* [Required work]: Could you give back exactly the lines below from the one with "上海至全国专线 上海至全国长途运输 上海物流" through the one with "SMS poruke i cestitke - screenshot thumbnail", without a single picture?

* [Dataset]:

--- START ---

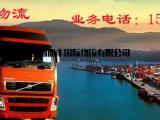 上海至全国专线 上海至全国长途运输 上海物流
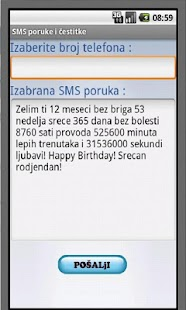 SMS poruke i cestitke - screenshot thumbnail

--- END ---
--- START ---

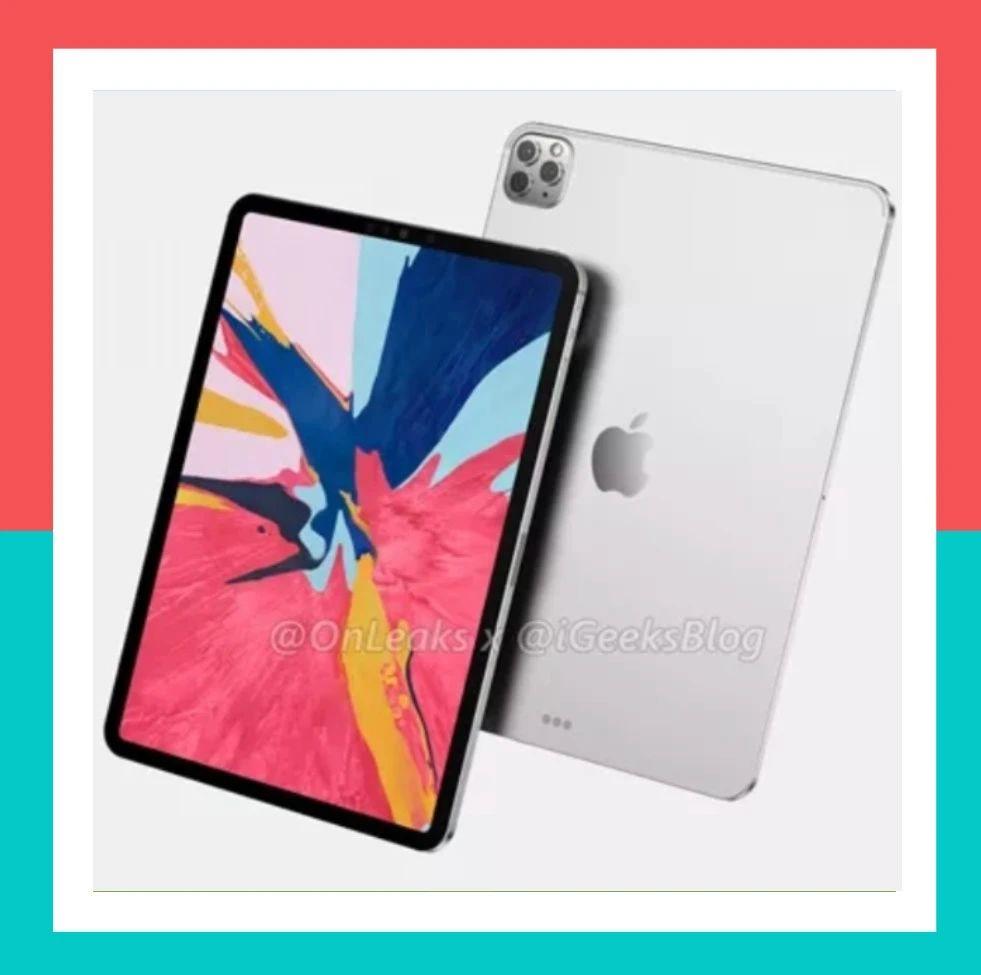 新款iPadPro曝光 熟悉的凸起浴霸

--- END ---

* [Your response]:
 上海至全国专线 上海至全国长途运输 上海物流
 SMS poruke i cestitke - screenshot thumbnail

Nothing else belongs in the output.